Son yazımda ABD’nin 15 Temmuz darbe girişiminin neresinde olduğu sorusuna cevap bulmaya çalışmıştım. Bu yazıda FETÖ’nün mimarlarından, CIA’nın bir zamanlar Ortadoğu’daki en kilit isimlerinden Graham Füller’in kulaklarını çınlatmıştım. Füller kendi ürünü olan FETÖ’nün savunmasına koşmak için gecikmedi ve FETÖ’ye dair en zeka yoksunu yazılardan birisini kaleme aldı. Füller kısaca "FETÖ darbe girişiminde bulunmaz çünkü onlar karıncayı bile incitmez" diyor.
Yazının kendisine geçmeden önce yazarla alakalı birkaç kelam etmekte fayda var. Çoğunuzun malumu olduğu üzere Füller FETÖ elebaşısının ABD’deki referansı. Daha önceki sınır dışı tartışmalarına verdiği referansla noktayı koymuştu. Dile kolay 80’lerden beri kendilerine "hizmet" için yapmadığı hainlik kalmamış bir yapıya ya vefa gösteriyordu ya da hala bu örgüte ne hainlikler yaptırabilirim hesabı içerisindeydi.
Yazı büyük bir ümitsizlikle hızlıca yazılmış ve temelde FETÖ elebaşısının iadesi tartışmalarına yönelik bir yazı. En bariz özelliği ise herhangi bir zeka parıltısı barındırmaması. Kafası çalışmayan bir FETÖ mensubunu bile inandıramayacak argümanlarla bize FETÖ’nün barışçıl bir hareket olduğunu anlatmaya çalışıyor Füller. Sorun tam da burada. Senelerce CIA’de kritik roller üstlenmiş bir ajanın kafasının çalışmasını beklersiniz ki gerçekten de yattığı "saf" rollerine rağmen Füller oldukça zeki birisi. FETÖ gibi sinsi bir organizasyon ortaya çıkarmak yadsınamayacak bir zeka gerektiriyor. Böyle birisinden bu denli zeka yoksunu bir yazı çıkması ise planlanmış bir stratejiden ibaret gibi görünüyor. Dikkat edin aynı saf numaralarını FETÖcüler de yapıyor. Füller’le birebir aynı argümanlara sarılıyorlar ve başarısızlığa uğrayan darbe girişimleri üzerindeki dikkatleri her zaman yaptıkları gibi Cumhurbaşkanı Erdoğan’a çevirmeye çalışıyorlar.
—————
» **Yapılacak İşler**
1. Füller hakkındaki metne göre Füller, FETÖ'nün darbe girişiminde bulunmayacağını hangi gerekçeye dayandırıyor?
2. Füller hakkındaki metni son cümlesinin ardından sürdürün.

» **Sağlanan Veriler**
—————
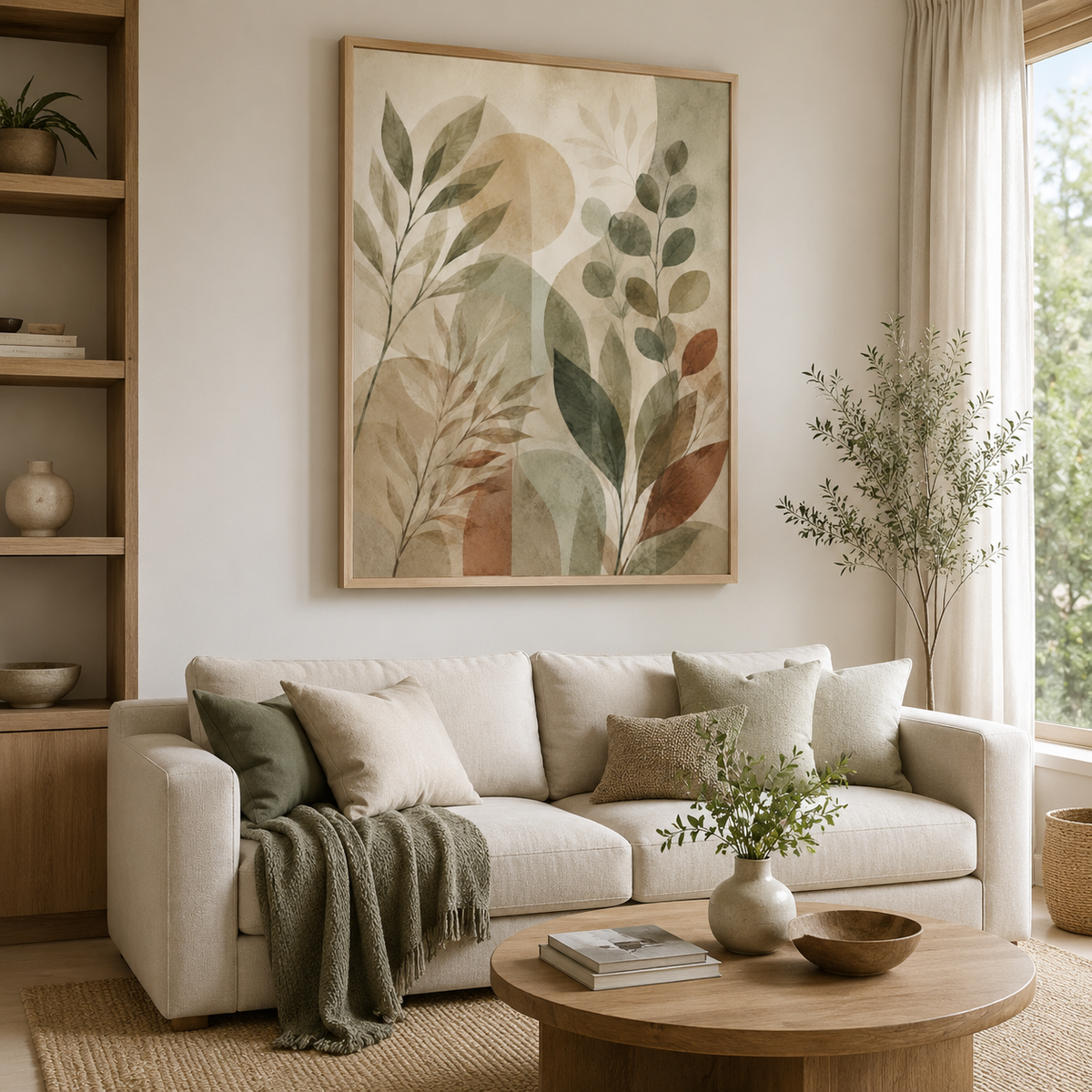 Quadro Jardim de Formas Orgânicas Fine Art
—————
» **Yanıtlarınız**
1. FETÖ mensuplarının karıncayı bile incitmeyeceği gerekçesine.

2.
Yazıya dönersek; Füller darbe girişimi öncesi hükümetin FETÖ’yü zaten büyük oranda ezdiğini iddia ediyor. FETÖ’nün tetikçileri aynı fikirde değil ve hatırlayın darbe girişimi gecesine kadar mesiyanik öğeler içeren tehditlerini savurabilecek kadar kendilerini güçlü hissediyorlardı. Füller’in değinmediği nokta ise ordudaki FETÖ yapılanmasına hiç dokunulmaması. An itibariyle konuştuğumuz konu bir askeri darbe girişimi olduğundan Füller’in ordudaki yapılanmalarının mahiyetini es geçerek FETÖ’yü mazlum rollerine sokması FETÖ methiyesinin en zayıf noktası.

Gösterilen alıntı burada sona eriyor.